=== Section Start ===

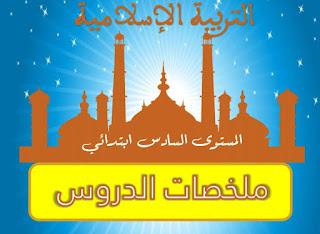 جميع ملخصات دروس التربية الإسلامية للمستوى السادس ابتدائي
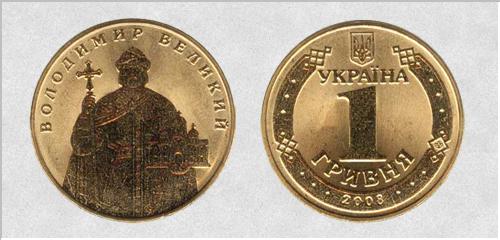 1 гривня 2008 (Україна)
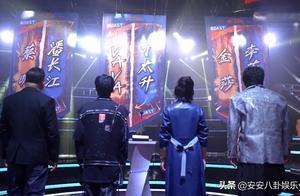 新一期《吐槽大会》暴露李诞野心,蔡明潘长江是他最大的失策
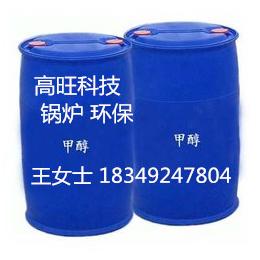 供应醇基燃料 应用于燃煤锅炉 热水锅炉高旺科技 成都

=== Section End ===
=== Section Start ===

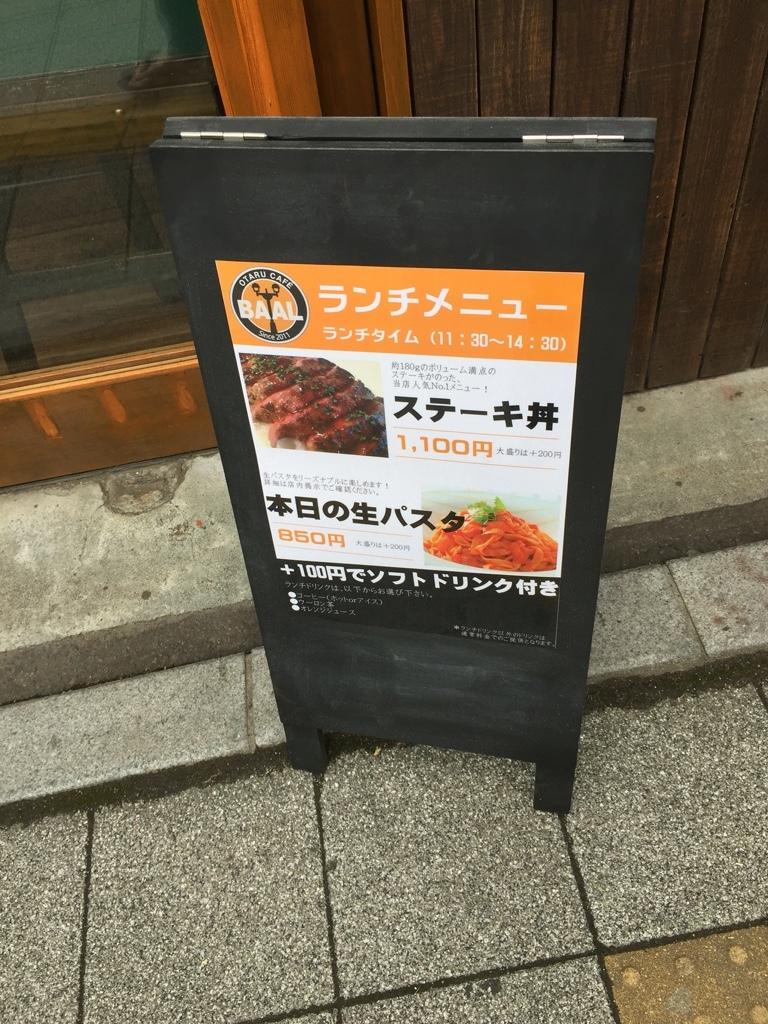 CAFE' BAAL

=== Section End ===

(Task statement):
In the entries above, find the line with "جميع ملخصات دروس" and the line with "供应醇基燃料 应用于燃煤锅炉 热水锅炉高旺科技 成都". Write out exactly those two lines and every line between them, pictures excluded.

(Task answer):
 جميع ملخصات دروس التربية الإسلامية للمستوى السادس ابتدائي
 1 гривня 2008 (Україна)
 新一期《吐槽大会》暴露李诞野心,蔡明潘长江是他最大的失策
 供应醇基燃料 应用于燃煤锅炉 热水锅炉高旺科技 成都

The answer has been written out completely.